→ **Exercise tasks**:
1. In the passage on financial distress among clients of Jewish social service agencies, how many calls a month about financial issues did Fedder say the agency received three years ago?
2. Render into Spanish the following sentence from the passage on financial distress among clients of Jewish social service agencies: "Other agency directors reinforced this picture of client anxiety."

→ **Excerpted passage**:
****
The big increase in clients seeking services for financial reasons came in the aftermath of the economy’s dramatic plunge three years ago, social service directors say. Around that time, local agencies were hit with a wave of Jewish clients seeking their services for financial reasons. In the past week, Fedder said, she noted an increase in calls from individuals seeking help for financial problems, and all directors interviewed noted an increase in anxiety.

Faith O’Connor, information, referral, aid and advocacy coordinator for JFS of Bergen and North Hudson, said, “The anxiety levels and depression levels are skyrocketing.”

“It’s been ongoing, but more so in the last six months,” she added. “‘Til then, people were getting unemployment benefits. Now that’s run out and it’s ‘What do I do?’ People are going to the board of social services for food stamps who never in their lives thought they’d need that kind of help. There is high demand on whatever small help exists for rent assistance and utility assistance.”

Other agency directors reinforced this picture of client anxiety.

“There’s a lot of uncertainty [among clients] around what is going to happen regarding possible entitlement reductions,” said Reuben Rotman, executive director of Jewish Family Service of MetroWest in Florham Park serving Essex, Morris, North Union, and Lower Hudson counties. “Things are so up in the air politically [and] people can’t even contemplate what that will mean.”

Fedder said, “In the last month, as the budget discussion became so public, no one knew what would happen with benefits and entitlements.”

There “was genuine anxiety,” she said, over such issues as “whether Social Security checks would go out.”

While she noted that the greatest increase in calls for help from clients with financial issues started in the summer of 2008, Fedder said last week that she saw a slight increase in such calls.

“Three years ago, we got 130 to 150 calls a month around financial issues,” she said. “Then by early 2009, we were getting 230, 240 a month, then 250 a month, which was a huge increase.”

That trend has continued for approximately three years, said Fedder, who added that “last week alone, we got 60 calls” related to financial issues, which could reflect a slight, if not statistically significant, increase. She said she noted an increase in anxiety among clients that she speculated might stem from the frenzied stock market fluctuations.

One trend all directors interviewed noted is growth in poverty among the formerly middle class.
****
(Graph understanding data)

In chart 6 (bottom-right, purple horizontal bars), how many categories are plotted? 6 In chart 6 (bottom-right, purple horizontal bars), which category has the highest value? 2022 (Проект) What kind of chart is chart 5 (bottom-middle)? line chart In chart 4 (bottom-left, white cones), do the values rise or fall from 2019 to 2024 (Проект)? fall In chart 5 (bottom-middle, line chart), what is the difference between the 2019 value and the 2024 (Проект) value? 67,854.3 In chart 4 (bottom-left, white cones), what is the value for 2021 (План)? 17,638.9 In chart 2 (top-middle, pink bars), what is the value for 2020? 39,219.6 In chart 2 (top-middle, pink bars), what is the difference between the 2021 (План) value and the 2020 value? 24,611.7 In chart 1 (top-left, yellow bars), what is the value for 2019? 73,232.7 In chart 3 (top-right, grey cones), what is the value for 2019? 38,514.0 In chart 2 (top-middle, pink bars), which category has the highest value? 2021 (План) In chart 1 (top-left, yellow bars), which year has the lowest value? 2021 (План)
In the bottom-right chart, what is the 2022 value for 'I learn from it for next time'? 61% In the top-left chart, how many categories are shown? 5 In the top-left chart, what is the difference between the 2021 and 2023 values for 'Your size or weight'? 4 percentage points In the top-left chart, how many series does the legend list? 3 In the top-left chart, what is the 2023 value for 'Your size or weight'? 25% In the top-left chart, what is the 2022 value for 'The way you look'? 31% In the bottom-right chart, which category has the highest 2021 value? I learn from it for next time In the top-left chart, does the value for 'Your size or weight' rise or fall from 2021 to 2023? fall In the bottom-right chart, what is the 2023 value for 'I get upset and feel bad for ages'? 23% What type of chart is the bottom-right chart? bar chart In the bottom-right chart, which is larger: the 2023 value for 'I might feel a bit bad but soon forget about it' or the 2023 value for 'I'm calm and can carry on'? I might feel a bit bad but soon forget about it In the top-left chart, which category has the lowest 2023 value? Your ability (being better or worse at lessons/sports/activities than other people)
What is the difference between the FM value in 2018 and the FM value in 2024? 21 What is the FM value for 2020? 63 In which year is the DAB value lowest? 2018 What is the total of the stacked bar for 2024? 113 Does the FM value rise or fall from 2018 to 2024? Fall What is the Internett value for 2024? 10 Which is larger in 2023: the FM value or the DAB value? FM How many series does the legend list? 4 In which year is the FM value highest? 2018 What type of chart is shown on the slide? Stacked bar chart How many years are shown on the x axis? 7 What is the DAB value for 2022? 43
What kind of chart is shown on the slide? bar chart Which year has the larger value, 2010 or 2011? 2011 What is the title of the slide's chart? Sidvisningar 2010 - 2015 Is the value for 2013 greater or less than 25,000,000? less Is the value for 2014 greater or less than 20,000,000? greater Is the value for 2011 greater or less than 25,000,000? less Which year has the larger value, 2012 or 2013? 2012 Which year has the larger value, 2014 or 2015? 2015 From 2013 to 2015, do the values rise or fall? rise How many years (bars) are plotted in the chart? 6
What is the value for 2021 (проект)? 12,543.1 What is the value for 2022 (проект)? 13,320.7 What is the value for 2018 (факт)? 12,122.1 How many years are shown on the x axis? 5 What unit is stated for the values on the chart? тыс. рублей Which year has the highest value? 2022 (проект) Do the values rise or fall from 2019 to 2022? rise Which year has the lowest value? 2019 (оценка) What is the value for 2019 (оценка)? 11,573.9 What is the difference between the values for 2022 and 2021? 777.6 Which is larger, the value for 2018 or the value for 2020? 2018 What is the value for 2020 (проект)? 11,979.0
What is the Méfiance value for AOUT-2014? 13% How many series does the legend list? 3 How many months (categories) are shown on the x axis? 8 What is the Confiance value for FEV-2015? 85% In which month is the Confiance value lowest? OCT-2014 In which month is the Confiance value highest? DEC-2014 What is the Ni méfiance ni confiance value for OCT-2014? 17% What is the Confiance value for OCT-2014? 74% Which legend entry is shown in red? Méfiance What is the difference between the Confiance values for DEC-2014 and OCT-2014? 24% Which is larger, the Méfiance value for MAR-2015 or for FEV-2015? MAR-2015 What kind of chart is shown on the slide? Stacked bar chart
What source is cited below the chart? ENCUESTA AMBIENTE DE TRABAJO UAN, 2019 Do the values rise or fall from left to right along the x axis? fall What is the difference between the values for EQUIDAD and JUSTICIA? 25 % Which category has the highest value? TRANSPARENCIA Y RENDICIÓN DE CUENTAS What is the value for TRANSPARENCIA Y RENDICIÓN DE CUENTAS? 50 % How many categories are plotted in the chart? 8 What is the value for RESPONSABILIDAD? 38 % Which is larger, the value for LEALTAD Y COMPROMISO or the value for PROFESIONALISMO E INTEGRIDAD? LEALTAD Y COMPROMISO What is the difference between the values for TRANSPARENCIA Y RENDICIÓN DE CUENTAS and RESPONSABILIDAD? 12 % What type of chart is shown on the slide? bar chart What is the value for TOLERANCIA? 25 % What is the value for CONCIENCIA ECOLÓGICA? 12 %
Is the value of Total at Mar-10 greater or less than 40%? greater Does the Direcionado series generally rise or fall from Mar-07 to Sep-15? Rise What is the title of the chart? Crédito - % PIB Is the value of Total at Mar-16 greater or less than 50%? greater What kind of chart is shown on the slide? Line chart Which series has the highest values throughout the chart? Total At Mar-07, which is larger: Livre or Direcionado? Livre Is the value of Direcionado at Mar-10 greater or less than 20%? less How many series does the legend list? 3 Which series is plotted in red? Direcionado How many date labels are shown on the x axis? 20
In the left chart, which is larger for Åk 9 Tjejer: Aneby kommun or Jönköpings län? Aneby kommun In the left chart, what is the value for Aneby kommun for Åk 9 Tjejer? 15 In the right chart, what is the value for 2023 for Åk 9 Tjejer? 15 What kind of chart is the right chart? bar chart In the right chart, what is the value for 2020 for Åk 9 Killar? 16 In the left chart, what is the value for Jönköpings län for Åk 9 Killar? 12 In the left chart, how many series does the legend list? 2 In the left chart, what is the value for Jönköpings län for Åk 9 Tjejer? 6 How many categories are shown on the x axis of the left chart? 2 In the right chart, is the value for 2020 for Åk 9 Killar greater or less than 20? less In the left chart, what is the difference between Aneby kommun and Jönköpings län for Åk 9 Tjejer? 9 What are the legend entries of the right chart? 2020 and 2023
****
→ **Expected results**:
1. 130 to 150 calls a month.

2. Otros directores de agencias reforzaron esta imagen de la ansiedad de los clientes.